This smartphone app, which went live in spring 2020, can be used by Ukrainians to identify themselves electronically and to use government services.

According to Ukrainian media, only the website was affected, the app itself was working.

The Ukrainian authority for data security announced on Facebook in the morning that no personal data of Ukrainians was leaked during the attacks.

In order to prevent the attack from spreading and to localize the technical problem, other state websites were taken offline.

There was initially no official information about the background to the attacks.

The Ukrainian secret service said it was investigating the incident.

The text on the website of the Ministry of Foreign Affairs, addressed to Ukrainians, says: “This is for your past, present and future. For Volhynia, the OUN UPA, for Galicia, for Polesia and for the historical areas.” This text alludes to Polish-Ukrainian conflicts.

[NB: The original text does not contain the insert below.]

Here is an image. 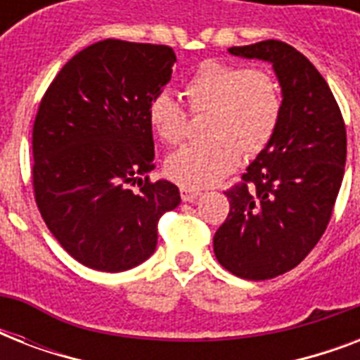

During the Second World War, bloody clashes broke out between Ukrainian and Polish partisans in the aforementioned regions in western Ukraine, during which primarily Ukrainian nationalists of the so-called Ukrainian Insurgent Army (UPA) carried out massacres on the Polish civilian population. However, the expression of the "historical areas" corresponds to the Russian usage; it was also used by President Putin to describe Ukraine.

Since the beginning of the Russian aggression against Ukraine in 2014, there have been repeated attacks on Ukrainian internet resources.

Russian hackers first drew attention to themselves in an international conflict in 2007.

At the time, government and bank websites in Estonia were attacked after a Soviet war memorial in the capital Tallinn was moved from the center to a war graves cemetery on the outskirts of the city, despite Russian protests.